What would young Mexicans in the 1970s who cared about literature more than anything else be like? Roberto Bolaño gives at least one version in The Savage Detectives. The book is anything but a careful study. Over the course of its 577 pages, Bolaño pulls out nearly all of the stops (the book he truly pulled out all the stops for is 2666, which is more than twice as long as The Savage Detectives and still memorable a decade after I read it) as he portrays a would-be avant-garde literary movement, the visceral realists, and some of its members as they wrestle with writing, poetry, Mexico, each other, Europe, themselves, mental illness, growing older, and much more.
Bolaño divides the novel into three parts. The first (“Mexicans Lost in Mexico”) and third (“The Sonora Desert”) are diaries written by Juan García Madero, a poet and new university student who is seventeen when the story begins in 1975. The second and far longer part (“The Savage Detectives” takes the middle 400 pages of the book) is a series of first-person statements by a very large cast of characters who had contact of one sort or another with the visceral realists from 1976 to 1996. Some of the characters recur, but many do not.
Amadeo Salvatierra opens several of the chapters. He’s from an older generation of litterateurs; by 1976 he’s earning his living as a scribe for the illiterate people of Mexico City. He likes his mezcal and his tequila very much, and the two visceral realists, the leaders of the movement, Arturo Belano and Ulises Lima, are not above encouraging these habits as they ask try to glean information from him about a nearly lost Mexican poet of the 1920s, Cesárea Tinajero.
The novel swirls around Belano’s and Lima’s search for Cesárea, and the other characters’ encounters with, reactions to, and searches for Belano and Lima. Those two never narrate their own sections. Readers only ever encounter them as other characters perceive them, but they are the poles of the book’s revolutions. Both claim to want to revolutionize Latin American literature, but it’s not entirely clear whether Lima ever writes anything at all. Belano writes some poems, recites many more, and works on a novel, but he, too, is much more concerned with para-literary activities than with parking his butt in a chair and arranging words into something approaching order.
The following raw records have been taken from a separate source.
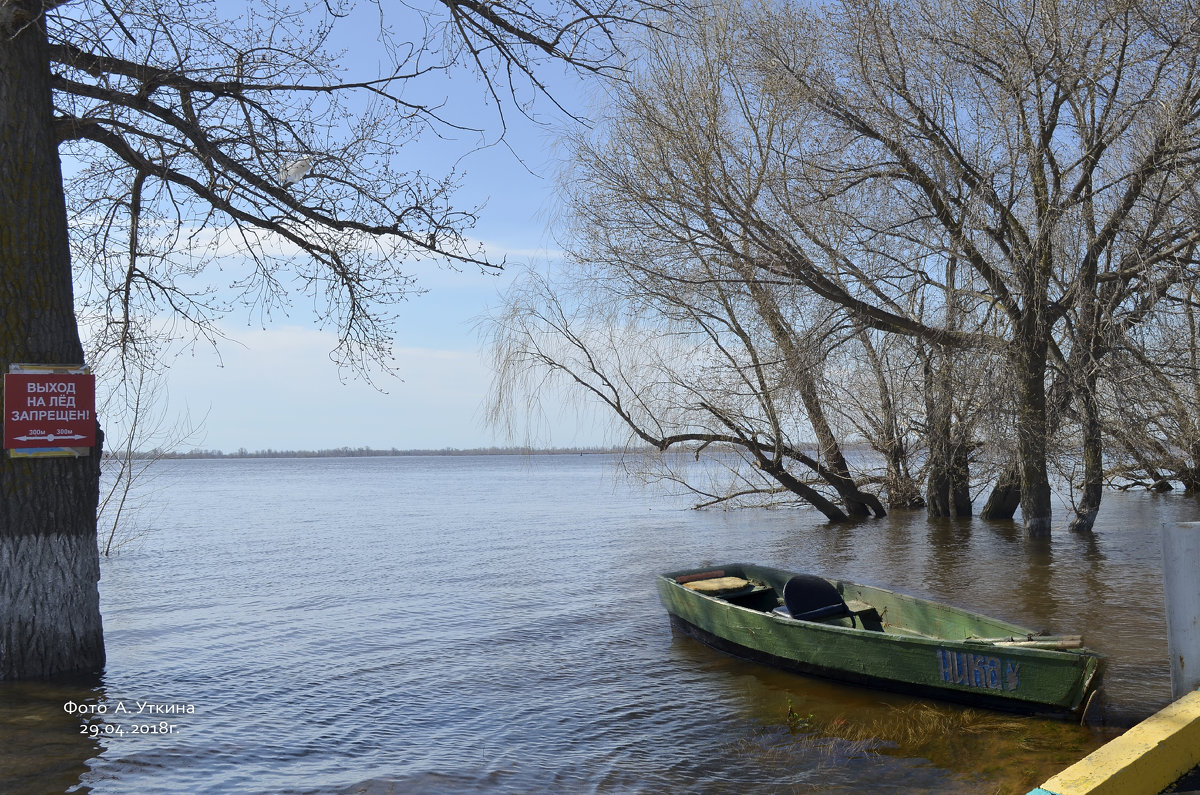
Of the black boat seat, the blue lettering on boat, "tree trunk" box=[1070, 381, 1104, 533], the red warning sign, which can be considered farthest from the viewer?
"tree trunk" box=[1070, 381, 1104, 533]

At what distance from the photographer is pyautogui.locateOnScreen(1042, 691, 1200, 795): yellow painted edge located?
163 inches

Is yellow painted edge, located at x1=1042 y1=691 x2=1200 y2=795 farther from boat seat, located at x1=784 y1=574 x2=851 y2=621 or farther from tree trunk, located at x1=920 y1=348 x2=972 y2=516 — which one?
tree trunk, located at x1=920 y1=348 x2=972 y2=516

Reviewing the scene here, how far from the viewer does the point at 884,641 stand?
25.9ft

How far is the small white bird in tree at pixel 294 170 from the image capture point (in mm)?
8305

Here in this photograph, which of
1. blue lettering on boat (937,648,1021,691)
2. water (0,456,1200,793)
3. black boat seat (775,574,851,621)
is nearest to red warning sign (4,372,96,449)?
water (0,456,1200,793)

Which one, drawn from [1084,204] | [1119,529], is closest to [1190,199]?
[1084,204]

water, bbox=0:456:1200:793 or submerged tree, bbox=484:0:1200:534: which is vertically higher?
submerged tree, bbox=484:0:1200:534

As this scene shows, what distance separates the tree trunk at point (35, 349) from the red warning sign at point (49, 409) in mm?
149

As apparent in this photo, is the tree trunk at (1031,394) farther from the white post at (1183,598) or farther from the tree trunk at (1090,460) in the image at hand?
the white post at (1183,598)

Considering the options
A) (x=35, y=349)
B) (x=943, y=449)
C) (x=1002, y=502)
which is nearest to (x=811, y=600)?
(x=35, y=349)

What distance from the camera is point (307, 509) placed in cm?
3791

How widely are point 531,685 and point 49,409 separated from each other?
5.07 metres

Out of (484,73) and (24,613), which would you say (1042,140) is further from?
(24,613)

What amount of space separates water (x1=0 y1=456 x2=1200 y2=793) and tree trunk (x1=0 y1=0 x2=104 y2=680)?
1.80 ft
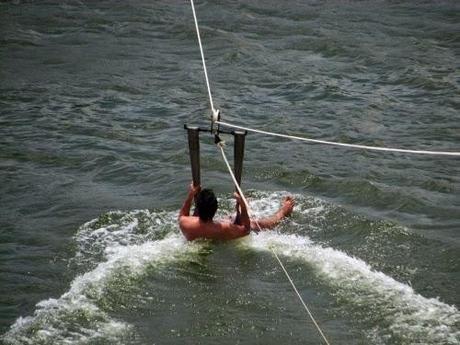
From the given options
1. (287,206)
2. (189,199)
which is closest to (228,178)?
(287,206)

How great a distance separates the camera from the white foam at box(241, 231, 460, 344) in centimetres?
648

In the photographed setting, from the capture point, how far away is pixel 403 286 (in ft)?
24.0

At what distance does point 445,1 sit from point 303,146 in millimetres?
11027

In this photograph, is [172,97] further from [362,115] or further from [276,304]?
[276,304]

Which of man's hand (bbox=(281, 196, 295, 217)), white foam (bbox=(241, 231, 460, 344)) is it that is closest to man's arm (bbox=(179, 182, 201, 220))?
white foam (bbox=(241, 231, 460, 344))

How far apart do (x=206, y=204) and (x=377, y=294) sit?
208 cm

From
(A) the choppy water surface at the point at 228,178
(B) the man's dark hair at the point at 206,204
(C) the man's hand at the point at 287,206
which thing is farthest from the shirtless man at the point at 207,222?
(C) the man's hand at the point at 287,206

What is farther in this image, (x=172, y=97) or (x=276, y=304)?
(x=172, y=97)

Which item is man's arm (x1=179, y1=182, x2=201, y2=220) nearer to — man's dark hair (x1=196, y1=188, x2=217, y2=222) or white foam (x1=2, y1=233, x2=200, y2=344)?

What the characters have in abundance, what Bolaño shows his readers, is life. They feud, they fight, they frolic, they fornicate, some flounder while others flounce, a few forgive. Stories that other authors would turn into entire novels Bolaño gives a single witness account and then moves on. A secretary in the literature department unwittingly becomes the only person to stay in a university building when the military moves against student unrest. When she emerges after more than a week, she becomes an unlikely heroine, a legend among rebellious students no matter how much she would like to downplay the incident. Late in the book, another secretary tells of how she worked for Octavio Paz, Mexico’s only Nobel laureate in literature, and how she observed the great man meeting clandestinely with that visceral realist, Ulises Lima. The Font sisters, Maria and Angelica, fall in an out of love, in and out of literature, in and out of their family home. Their father’s madness grows until several of his sections are narrated from an asylum, and then it recedes and he tries to rebuild a career while still maintaining his passion for poetry.
The encounter in Paris between a French writer and Ulises Lima captures much of the matter and style of The Savage Detectives:
I asked him how long he’d been in Paris. A long time, he said. His French was terrible. I sugested that we speak in English and he agreed. We walked along the Rue de Miromesnil to the Foubourg St. Honoré. Our strides were long and rapid, as if we were late for an important meeting. I’m not the kind of person who likes to walk. And yet that night we walked nonstop, at top speed along the Faubourg St. Honoré to the Rue Boissy d’Anglas and on to the Champs-Élyseés, where we turned right again, continuing on to the Avenue Churchill and turning left, the vague shadow of the Grand Palais behind us, making straight for the Pont Alexandre III, our pace never slackening while in occasionally unintelligible English the Mexican reeled off a story that I had trouble following, a story of lost poets and lost magazines and works no one had ever heard of, in the middle of a landscape that might have been California or Arizona or some Mexican region bordering those states, a real or imaginary place, bleached by the sun and lost in the past, forgotten, or at least no longer of the slightest importance here, in Paris, in the 1970s. A story from the edge of civilization, I said. And he said yes, yes, I guess so, yes. (p. 221)
The characters care passionately about things that nobody else does, and Bolaño shows their commitment and vitality so clearly that I couldn’t help but be pulled along and care about them too. For most of the cast, too much is never enough. Toward the end of the middle section, the characters are becoming more settled in their lives, and I think I could have done with a little less of it. There is a section in Africa that I thought extraneous, along with some of the sections in Spain. But The Savage Detectives is not a book about restraint or careful whittling away to show just the core of what Bolaño wants to convey. As some of the epic lists within the book, or the extended quiz about literary terms that characters indulge in in the third part of the book, anything that Bolaño considers worth doing is worth overdoing.
It’s brilliant, it’s immersive, and it isn’t quite like anything else.